Etwas mehr als ein Jahr später verhaften die Behörden den Nachbarn der Familie, Andreas Darsow. Ein Alibi hat er nicht: Er ist zur Tatzeit allein daheim, seine Frau und seine Kinder sind mehrere Tage bei Verwandten zu Besuch.
Aber was soll sein Motiv sein? Laut Ermittlungen und Anklage ermordet er die drei Menschen wegen jahrelanger Lärmbelästigung: Die Reihenhäuser der beiden Familien liegen direkt nebeneinander. Die T.s haben offenbar Probleme, auch wegen Geld: Das Immobiliengeschäft läuft nicht. Vor allem nachts soll es immer wieder zu Geschrei, Türknallen und Poltern gekommen sein. Zudem geben Mutter und Tochter laut Anklage oft "fast tierische Laute" von sich. Über den Krach sollen die Nachbar:innen erbittert gestritten haben.
Die Polizei präsentiert Indizien: Wenige Wochen vor der Tat soll der Verdächtige von seinem Arbeitscomputer aus eine Webseite aufgerufen haben, die den Bau eines Schalldämpfers mit Bauschaum erklärt. Ein Kollege beobachtet ihn, wie er vor seinem Rechner etwas montiert.
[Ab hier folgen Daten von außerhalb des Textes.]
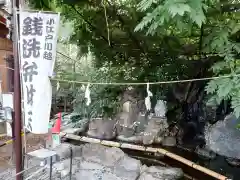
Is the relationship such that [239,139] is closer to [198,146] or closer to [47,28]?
[198,146]

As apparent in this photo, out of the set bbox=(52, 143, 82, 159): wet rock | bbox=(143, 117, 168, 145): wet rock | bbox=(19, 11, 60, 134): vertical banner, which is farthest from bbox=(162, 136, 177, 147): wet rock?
bbox=(19, 11, 60, 134): vertical banner

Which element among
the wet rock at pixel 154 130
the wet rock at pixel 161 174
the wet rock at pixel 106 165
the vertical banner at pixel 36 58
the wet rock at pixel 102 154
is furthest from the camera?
the wet rock at pixel 154 130

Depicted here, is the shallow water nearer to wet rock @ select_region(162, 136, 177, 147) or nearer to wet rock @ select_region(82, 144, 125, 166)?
wet rock @ select_region(162, 136, 177, 147)

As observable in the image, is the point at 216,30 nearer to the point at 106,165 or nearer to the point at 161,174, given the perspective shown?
the point at 161,174

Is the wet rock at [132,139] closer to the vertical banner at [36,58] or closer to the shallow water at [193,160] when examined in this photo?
the shallow water at [193,160]

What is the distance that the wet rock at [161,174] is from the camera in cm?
404

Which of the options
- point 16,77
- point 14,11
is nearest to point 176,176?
point 16,77

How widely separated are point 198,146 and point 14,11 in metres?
4.75

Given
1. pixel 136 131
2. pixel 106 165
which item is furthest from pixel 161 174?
pixel 136 131

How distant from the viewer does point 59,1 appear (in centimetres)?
469

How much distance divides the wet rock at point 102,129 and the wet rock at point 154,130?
84cm

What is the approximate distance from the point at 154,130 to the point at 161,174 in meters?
1.81

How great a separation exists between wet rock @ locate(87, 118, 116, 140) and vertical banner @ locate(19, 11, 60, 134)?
131 inches

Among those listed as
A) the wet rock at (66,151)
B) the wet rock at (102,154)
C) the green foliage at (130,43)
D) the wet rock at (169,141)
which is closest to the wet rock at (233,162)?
the wet rock at (169,141)
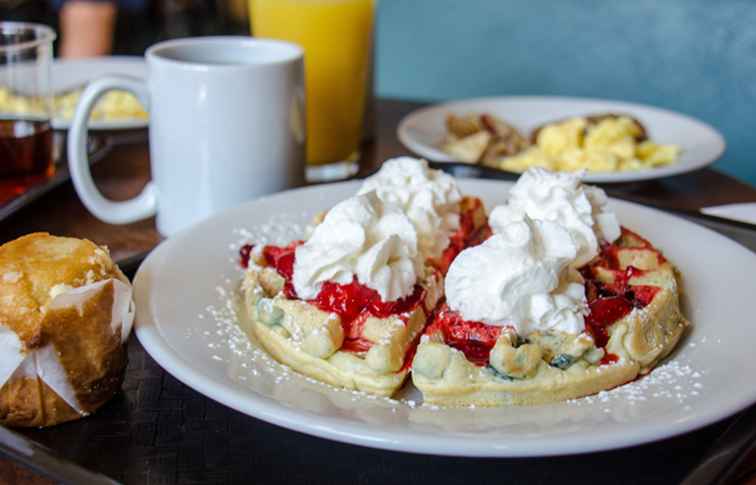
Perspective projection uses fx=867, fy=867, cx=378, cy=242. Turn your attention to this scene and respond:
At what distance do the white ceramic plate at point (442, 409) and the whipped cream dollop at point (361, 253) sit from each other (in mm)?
102

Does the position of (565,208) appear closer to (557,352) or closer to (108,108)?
(557,352)

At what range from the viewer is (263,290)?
3.16 ft

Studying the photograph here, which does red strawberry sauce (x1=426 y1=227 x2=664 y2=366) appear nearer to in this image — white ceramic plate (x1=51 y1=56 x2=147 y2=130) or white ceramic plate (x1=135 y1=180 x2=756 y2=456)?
white ceramic plate (x1=135 y1=180 x2=756 y2=456)

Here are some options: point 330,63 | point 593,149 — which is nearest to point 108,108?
point 330,63

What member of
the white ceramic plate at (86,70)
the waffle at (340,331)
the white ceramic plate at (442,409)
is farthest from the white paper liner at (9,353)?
the white ceramic plate at (86,70)

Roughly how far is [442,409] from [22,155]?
→ 3.20 ft

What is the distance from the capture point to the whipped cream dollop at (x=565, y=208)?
96cm

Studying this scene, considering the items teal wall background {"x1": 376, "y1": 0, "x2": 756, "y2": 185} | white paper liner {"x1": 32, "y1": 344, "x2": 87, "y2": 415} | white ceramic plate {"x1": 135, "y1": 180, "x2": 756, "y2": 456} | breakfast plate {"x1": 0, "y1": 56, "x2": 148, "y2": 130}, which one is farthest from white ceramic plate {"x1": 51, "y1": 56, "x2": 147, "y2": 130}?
teal wall background {"x1": 376, "y1": 0, "x2": 756, "y2": 185}

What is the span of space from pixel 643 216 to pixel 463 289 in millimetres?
425

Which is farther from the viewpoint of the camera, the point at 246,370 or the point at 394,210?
the point at 394,210

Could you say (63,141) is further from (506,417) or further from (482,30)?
(482,30)

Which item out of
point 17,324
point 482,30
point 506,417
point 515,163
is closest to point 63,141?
point 515,163

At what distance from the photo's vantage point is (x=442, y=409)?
2.48ft

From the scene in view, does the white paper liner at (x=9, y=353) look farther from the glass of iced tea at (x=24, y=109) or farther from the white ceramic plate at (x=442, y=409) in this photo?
the glass of iced tea at (x=24, y=109)
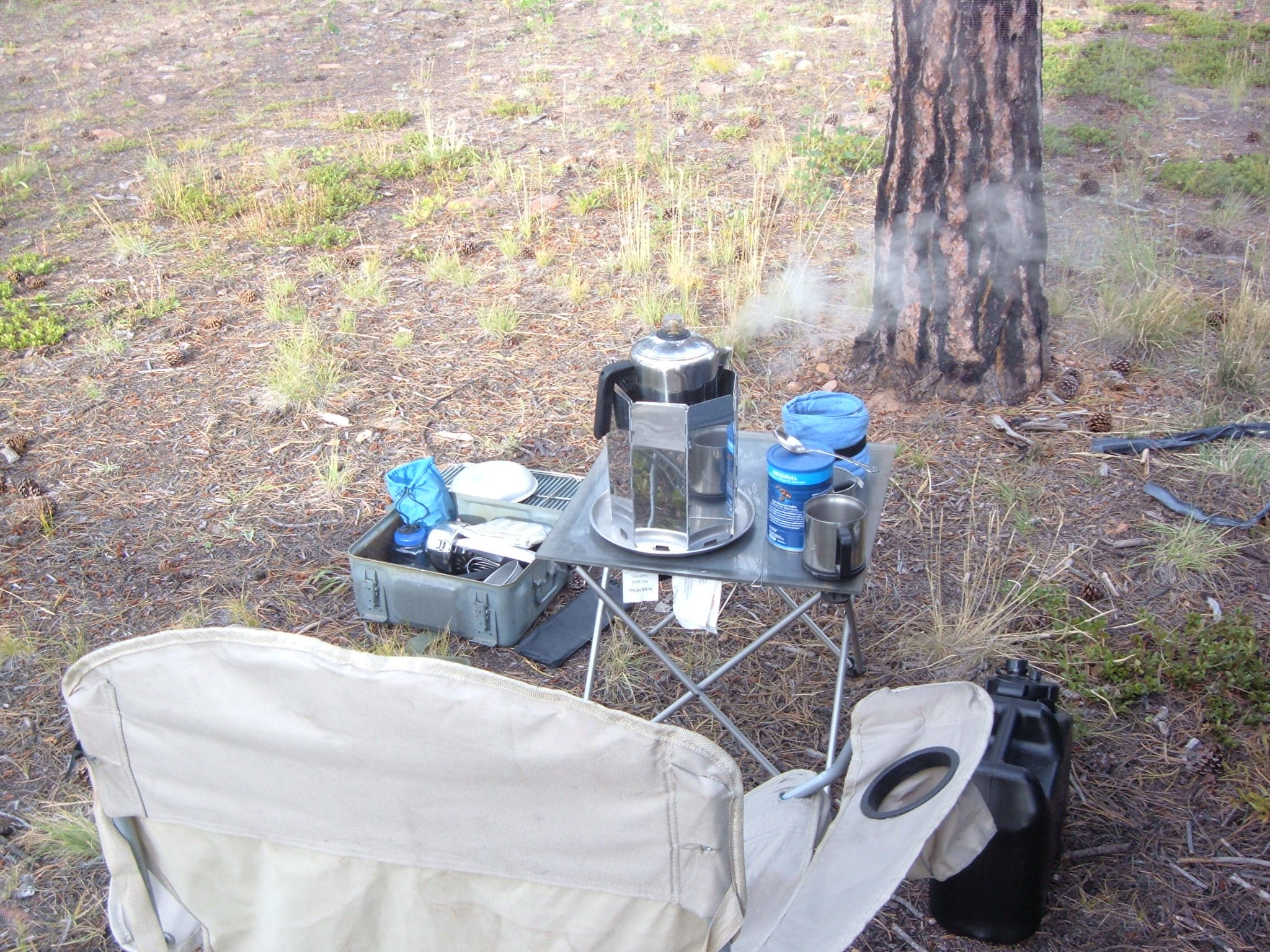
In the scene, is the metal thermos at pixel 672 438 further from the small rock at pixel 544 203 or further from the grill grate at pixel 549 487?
the small rock at pixel 544 203

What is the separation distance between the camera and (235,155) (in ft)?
24.7

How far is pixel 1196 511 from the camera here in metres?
3.51

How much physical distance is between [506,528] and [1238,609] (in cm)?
231

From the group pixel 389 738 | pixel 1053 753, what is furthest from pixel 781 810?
pixel 389 738

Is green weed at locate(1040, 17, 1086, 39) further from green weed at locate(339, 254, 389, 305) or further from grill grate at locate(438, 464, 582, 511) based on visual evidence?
grill grate at locate(438, 464, 582, 511)

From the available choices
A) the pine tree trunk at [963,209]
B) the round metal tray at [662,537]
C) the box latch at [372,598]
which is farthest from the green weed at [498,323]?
the round metal tray at [662,537]

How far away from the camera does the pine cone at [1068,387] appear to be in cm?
422

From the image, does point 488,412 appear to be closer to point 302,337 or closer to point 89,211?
point 302,337

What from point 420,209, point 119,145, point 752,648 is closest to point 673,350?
point 752,648

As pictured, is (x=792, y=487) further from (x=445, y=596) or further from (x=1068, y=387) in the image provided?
(x=1068, y=387)

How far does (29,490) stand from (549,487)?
211cm

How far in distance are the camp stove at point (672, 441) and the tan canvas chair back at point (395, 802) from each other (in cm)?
107

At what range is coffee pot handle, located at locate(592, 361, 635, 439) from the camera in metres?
2.27

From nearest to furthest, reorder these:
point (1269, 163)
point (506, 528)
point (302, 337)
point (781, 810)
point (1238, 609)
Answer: point (781, 810)
point (1238, 609)
point (506, 528)
point (302, 337)
point (1269, 163)
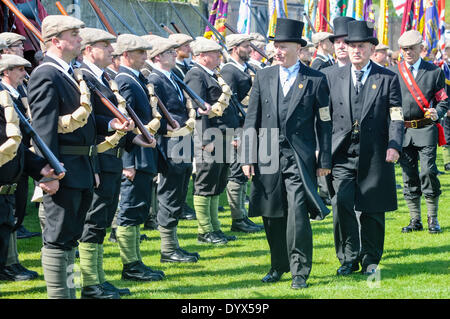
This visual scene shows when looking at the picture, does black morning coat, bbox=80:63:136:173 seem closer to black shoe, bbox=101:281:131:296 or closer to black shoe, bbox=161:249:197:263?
black shoe, bbox=101:281:131:296

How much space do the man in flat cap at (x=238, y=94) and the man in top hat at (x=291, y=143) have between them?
3.06 metres

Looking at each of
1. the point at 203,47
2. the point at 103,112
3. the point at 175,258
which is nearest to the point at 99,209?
the point at 103,112

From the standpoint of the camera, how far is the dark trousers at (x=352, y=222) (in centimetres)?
798

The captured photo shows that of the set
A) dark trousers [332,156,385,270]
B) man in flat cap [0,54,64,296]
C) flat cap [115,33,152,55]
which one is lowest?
dark trousers [332,156,385,270]

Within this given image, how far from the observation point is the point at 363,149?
7.91 m

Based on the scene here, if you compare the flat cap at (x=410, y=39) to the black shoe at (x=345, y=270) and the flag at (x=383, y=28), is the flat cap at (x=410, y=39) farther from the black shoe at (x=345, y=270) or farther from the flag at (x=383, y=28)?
the flag at (x=383, y=28)

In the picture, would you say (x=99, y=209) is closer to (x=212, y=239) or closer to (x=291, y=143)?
(x=291, y=143)

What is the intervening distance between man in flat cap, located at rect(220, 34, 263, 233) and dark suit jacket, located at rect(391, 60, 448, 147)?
227 cm

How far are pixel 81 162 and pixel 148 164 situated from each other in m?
1.67

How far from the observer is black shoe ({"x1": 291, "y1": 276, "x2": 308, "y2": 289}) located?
23.7ft

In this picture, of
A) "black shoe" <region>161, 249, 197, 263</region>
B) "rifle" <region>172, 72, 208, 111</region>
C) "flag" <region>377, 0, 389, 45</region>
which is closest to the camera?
"black shoe" <region>161, 249, 197, 263</region>

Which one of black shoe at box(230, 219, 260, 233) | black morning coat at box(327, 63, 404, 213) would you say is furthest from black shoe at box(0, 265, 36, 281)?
black shoe at box(230, 219, 260, 233)

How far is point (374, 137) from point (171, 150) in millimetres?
2300

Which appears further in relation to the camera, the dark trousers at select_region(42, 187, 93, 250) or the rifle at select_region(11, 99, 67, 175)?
the dark trousers at select_region(42, 187, 93, 250)
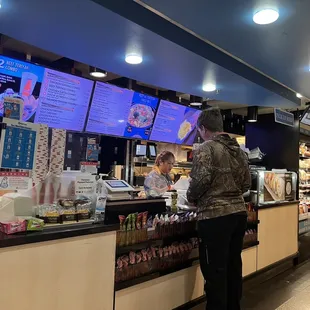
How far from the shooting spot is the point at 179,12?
2.59 meters

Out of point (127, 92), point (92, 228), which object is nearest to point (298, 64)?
point (127, 92)

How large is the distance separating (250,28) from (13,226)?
2.50 m

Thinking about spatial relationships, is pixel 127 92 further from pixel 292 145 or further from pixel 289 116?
pixel 292 145

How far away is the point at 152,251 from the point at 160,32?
1986 millimetres

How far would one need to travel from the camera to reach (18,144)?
2100mm

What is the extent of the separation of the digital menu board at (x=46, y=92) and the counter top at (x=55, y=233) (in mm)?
1846

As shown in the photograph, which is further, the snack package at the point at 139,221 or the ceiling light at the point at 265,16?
the snack package at the point at 139,221

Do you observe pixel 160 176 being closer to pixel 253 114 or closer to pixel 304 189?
pixel 253 114

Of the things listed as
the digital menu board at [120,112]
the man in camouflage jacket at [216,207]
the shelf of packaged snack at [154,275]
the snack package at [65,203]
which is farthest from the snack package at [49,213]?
the digital menu board at [120,112]

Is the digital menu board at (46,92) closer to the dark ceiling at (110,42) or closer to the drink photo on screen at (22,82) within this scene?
the drink photo on screen at (22,82)

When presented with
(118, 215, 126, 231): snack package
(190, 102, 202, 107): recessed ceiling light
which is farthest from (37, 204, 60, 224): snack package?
(190, 102, 202, 107): recessed ceiling light

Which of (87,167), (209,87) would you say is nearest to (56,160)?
(87,167)

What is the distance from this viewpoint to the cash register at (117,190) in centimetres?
253

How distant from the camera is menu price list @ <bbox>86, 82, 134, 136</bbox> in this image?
4191mm
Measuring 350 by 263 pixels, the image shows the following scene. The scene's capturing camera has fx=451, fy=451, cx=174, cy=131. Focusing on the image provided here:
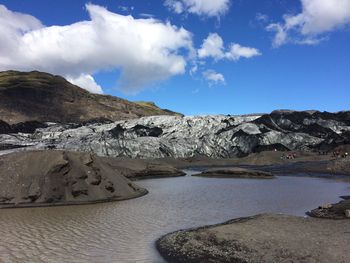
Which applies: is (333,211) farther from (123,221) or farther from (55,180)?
(55,180)

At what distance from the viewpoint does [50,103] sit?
115750mm

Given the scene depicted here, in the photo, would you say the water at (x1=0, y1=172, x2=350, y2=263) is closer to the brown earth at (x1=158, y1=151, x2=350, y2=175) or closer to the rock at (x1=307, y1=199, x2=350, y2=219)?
the rock at (x1=307, y1=199, x2=350, y2=219)

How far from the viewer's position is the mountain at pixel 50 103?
350ft

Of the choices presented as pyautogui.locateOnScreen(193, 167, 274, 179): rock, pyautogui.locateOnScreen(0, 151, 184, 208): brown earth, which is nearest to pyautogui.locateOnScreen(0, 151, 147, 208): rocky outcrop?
pyautogui.locateOnScreen(0, 151, 184, 208): brown earth

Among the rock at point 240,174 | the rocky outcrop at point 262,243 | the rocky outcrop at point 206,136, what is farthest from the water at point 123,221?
the rocky outcrop at point 206,136

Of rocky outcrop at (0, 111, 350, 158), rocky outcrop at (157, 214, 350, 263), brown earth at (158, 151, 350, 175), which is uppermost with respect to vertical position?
rocky outcrop at (0, 111, 350, 158)

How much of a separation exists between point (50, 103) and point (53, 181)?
328 ft

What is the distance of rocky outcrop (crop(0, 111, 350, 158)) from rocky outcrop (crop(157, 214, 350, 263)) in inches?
1799

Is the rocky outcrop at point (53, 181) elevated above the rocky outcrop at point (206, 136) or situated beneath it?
situated beneath

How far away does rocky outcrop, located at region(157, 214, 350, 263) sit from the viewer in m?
9.88

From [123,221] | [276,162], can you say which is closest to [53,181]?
[123,221]

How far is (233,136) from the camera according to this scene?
217ft

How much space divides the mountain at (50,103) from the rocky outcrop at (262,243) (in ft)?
309

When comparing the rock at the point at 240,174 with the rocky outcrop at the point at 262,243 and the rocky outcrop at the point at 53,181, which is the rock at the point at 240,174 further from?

Die Ermittler:innen stellen das Haus der Darsows auf den Kopf und finden Schmauchspuren unter anderem an einer alten Bundeswehrhose. Keller und Garage sind blitzsauber und wurden offenbar akribisch gereinigt. Zudem schaute sich das Ehepaar vor dem Mord mehrfach Häuser an und erzählte dabei, dass es wegen des Lärms der Nachbar:innen umziehen wolle.
Im Juli 2011 wird der damals 41-jährige Darsow in einem Indizienprozess zu einer lebenslangen Haftstrafe verurteilt. Der Mann bestreitet die Tat bis heute. Und schon bald kommt Skepsis auf: Hat er die Tat begangen, oder läuft der wahre Mörder frei herum?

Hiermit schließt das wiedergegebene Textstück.